También hubo (¿ambivalentes?, ¿contradictorias?) apreciaciones sobre la existencia de Dios vertidas a lo largo de su vida por el científico más importante del siglo XX, el físico alemán Albert Einstein (1879-1955). Radicado en Estados Unidos ante la llegada del nazismo al poder, en una entrevista, cuando le preguntaron por Dios respondió que era la pregunta más difícil del mundo y que no podía responderse “simplemente con un sí o un no. Dios es un misterio, pero un misterio comprensible. No tengo nada sino admiración cuando observo las leyes de la naturaleza. No hay leyes sin un legislador. El hombre encuentra a Dios detrás de cada puerta que la ciencia logra abrir”. Y agregó: “Intente penetrar con nuestros medios limitados a los secretos de la naturaleza y encontrará que, detrás de todas las concatenaciones perceptibles, queda algo sutil, intangible e inexplicable. La veneración a esta fuerza que está más allá de lo que podemos comprender es mi religión. En ese sentido soy, de hecho, religioso”.

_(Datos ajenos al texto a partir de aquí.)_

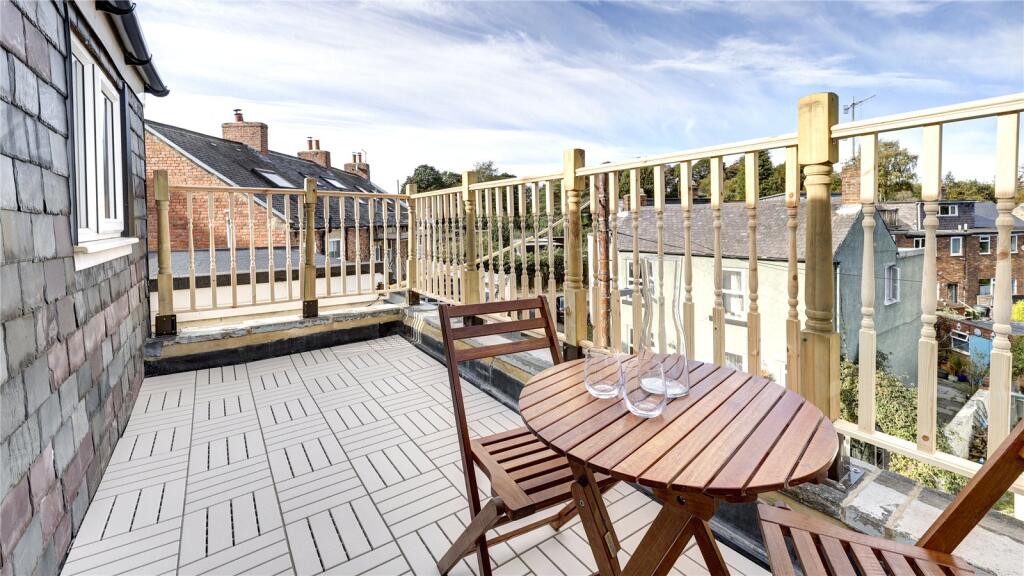 House in Newcastle upon Tyne - More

En otras oportunidades había dicho que Dios era sofisticado, pero no malévolo, o que el azar no existía ya que Dios no jugaba a los dados, afirmaciones ambas que daban a entender que creía en la existencia de Dios. También dijo que la ciencia y la religión debían coexistir, complementarse y enriquecerse mutuamente ya que, según sus propias palabras, “la ciencia sin religión está coja; la religión sin ciencia está ciega”. Sin embargo, hacia el final de su vida, en una carta que le envió a un amigo, expresó: “La palabra Dios es para mí nada más que la expresión y el producto de las debilidades humanas y la Biblia es una colección de leyendas venerables, pero más bien primitivas. No hay interpretación, sin importar cuán sutil sea, que pueda cambiar esto para mí”.